At some point in the lifecycle of a successful open source project, it reaches a point where the number of incoming pull requests (PRs) outpace the project’s ability to get code merged. It happens for a huge variety of reasons, including developers moving on to other projects before tying up every loose end, reviewers who miss a request for review, and because some stagnant PRs were never going to happen and should have been closed two years ago. The GitHub notification system doesn’t do anyone any favors, either. Having too many open PRs is a problem for a project, because they make it harder to tell what is being worked on and what may as well be dead code walking.
And when we cross 700 open pull requests in Trino, constantly adding a few more to the pile every week, what do we do? We clean it up! Let’s talk about how we’re doing it, why we’re doing it that way, and how we’re planning on preventing this from happening again. The end result should be some process improvements that make contributing to Trino a better, faster, and more painless experience.
Spring cleaning #
The “how” is an easy thing to talk about. The Trino developer relations team is in the process of going through all open PRs, from oldest to newest, manually taking a look at each one and checking in on how we may want to proceed. For PRs where the author seems to have abandoned it and not responded to a review, we close them down, encouraging the authors to open them right back up if they decide they want to continue work. For everything else, though, we’ve been taking a more measured approach, offering to help facilitate reviews or discussion for these long-lasting bits of code that may still have a chance of making their way into Trino.
To anyone who’s managed a repository before, this may seem like more effort than necessary. You can add a bot to close anything that’s been stale or inactive for too long, and problem solved, right? Sure, that does solve the problem, but it creates a couple others.
First, and perhaps most importantly: it’s not very human. Having a pull request that you put time and effort into get shut down by a bot without having another person swing by to say hello can be demoralizing, and it builds a negative experience that might discourage future contributions to the project. We want our contributors to like Trino and to enjoy the process of adding on to it, and a GitHub bot slamming the door shut on their hard work isn’t going to help with that. Having a bot do our work for us would also deprive us of a valuable learning opportunity. Manually checking in on each pull request that slipped through the cracks has allowed us to identify pain points in Trino code reviews which we can try to mitigate moving forwards, and it’s provided a ton of valuable insights for deciding on how to best improve the process.
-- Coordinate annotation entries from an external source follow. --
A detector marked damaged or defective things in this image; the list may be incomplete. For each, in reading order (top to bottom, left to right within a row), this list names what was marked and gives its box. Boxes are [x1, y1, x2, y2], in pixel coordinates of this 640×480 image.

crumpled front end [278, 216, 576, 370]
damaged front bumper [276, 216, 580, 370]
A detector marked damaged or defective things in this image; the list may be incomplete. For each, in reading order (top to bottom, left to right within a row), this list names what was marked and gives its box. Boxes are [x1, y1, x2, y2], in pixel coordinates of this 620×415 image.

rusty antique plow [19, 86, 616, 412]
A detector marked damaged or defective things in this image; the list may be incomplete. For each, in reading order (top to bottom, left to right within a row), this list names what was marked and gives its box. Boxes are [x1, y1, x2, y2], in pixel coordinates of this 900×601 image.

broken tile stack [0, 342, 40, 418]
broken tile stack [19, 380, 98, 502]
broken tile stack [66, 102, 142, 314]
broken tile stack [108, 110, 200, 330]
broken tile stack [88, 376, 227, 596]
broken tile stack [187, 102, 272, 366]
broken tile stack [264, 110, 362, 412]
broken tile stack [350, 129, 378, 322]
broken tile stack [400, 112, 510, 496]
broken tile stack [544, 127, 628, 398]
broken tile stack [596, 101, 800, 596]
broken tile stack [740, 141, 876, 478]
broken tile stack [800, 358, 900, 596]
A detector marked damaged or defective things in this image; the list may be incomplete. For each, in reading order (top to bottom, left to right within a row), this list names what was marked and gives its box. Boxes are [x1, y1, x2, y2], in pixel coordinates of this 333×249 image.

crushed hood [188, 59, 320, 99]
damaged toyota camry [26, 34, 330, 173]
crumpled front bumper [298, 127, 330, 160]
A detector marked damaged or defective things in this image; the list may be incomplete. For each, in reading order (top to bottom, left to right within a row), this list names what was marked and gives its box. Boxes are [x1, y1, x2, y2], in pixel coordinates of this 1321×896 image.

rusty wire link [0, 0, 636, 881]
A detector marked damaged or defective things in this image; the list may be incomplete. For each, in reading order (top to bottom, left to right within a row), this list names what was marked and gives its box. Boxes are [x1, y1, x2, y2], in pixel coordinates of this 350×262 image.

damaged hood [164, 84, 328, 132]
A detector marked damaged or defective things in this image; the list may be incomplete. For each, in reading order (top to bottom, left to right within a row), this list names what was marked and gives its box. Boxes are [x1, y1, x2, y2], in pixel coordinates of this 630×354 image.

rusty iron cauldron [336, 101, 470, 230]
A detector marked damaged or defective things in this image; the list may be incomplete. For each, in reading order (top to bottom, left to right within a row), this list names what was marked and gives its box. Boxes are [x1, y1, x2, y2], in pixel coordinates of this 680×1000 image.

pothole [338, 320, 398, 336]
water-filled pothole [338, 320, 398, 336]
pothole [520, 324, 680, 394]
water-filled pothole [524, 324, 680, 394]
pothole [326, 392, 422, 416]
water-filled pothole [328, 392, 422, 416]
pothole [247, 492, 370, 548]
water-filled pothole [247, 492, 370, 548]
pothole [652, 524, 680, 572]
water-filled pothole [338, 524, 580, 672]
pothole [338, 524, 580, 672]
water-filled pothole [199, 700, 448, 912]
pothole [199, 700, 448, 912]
Second, and perhaps even more significant: there’s a lot of cool stuff we’d be missing out on if we automatically closed everything. While going through the backlog, we’ve found dozens of year-old pull requests that still have a lot of value for Trino and only needed someone to take another look at them. For some, the author may be missing, but the ideas are good and the PR can be handed off to someone else to carry the torch and get it across the finish line. For others, the author is still happy and ready to iterate on it, and all that’s needed to get the ball rolling again is to ping a reviewer or two to take another look. We’ve even found a couple PRs that were approved and ready to go, and all it took was a simple click of the merge button. The effort-to-impact ratio on that is off the charts - think of all the value we’d be missing out on if we’d automatically closed those!
The result of the effort so far has been excellent.
We’re not completely done with the cleanup effort, but as you can see, we’re slowing down. Our oldest PRs are increasingly recent, still in development, and worth having open. Going from a peak of 700+ open pull requests to around 300 is a massive improvement, and the goal is to end up in the vicinity of about 200 open pull requests in Trino at any point in time.
Keeping things pristine #
But with the cleanup being so manual, the next challenge is stopping the pull requests from steadily piling back up while we’re not paying attention to them. The fix for that is simple - we’re going to keep paying attention. The Trino developer relations team is planning on tracking and getting involved in two categories of pull requests to keep the number of open PRs stable.
The first category is pull requests that don’t get any immediate attention from a reviewer. While Trino reviewers are overall excellent and quick to take a look at incoming pull requests, about five percent slip through the cracks, where a contributor submits something that receives no reviews or comments and lives on in the pull request backlog. That’s not a good experience for the contributor, and it’s not good for Trino, either, because that contribution could have a lot of value. We plan on stopping this from happening by implementing workflows which spring Trino developer relations into action when these situations arise. If a pull request goes a few days without a comment, we’ll be the safety net to ask questions, get engineers involved, and make sure that at least a few pairs of eyes take a look at every incoming PR in a timely manner.
The second category is pull requests that get some reviews, but eventually stagnate or stop being actively worked on. This happens for a lot of reasons, but in all cases, if a pull request goes a few weeks with no activity, the developer relations team will be checking in. Our goal will be to figure out the proper path forward, whether that’s flagging down some reviewers again, communicating that the pull request should be closed, or anything else. The end result should be that nothing slips through the cracks and ends up going months without human contact. If an author vanishes or everyone gets too busy to look at a pull request again, though, the final stop will ultimately be a stale bot which closes pull requests that have gone a few months with no activity.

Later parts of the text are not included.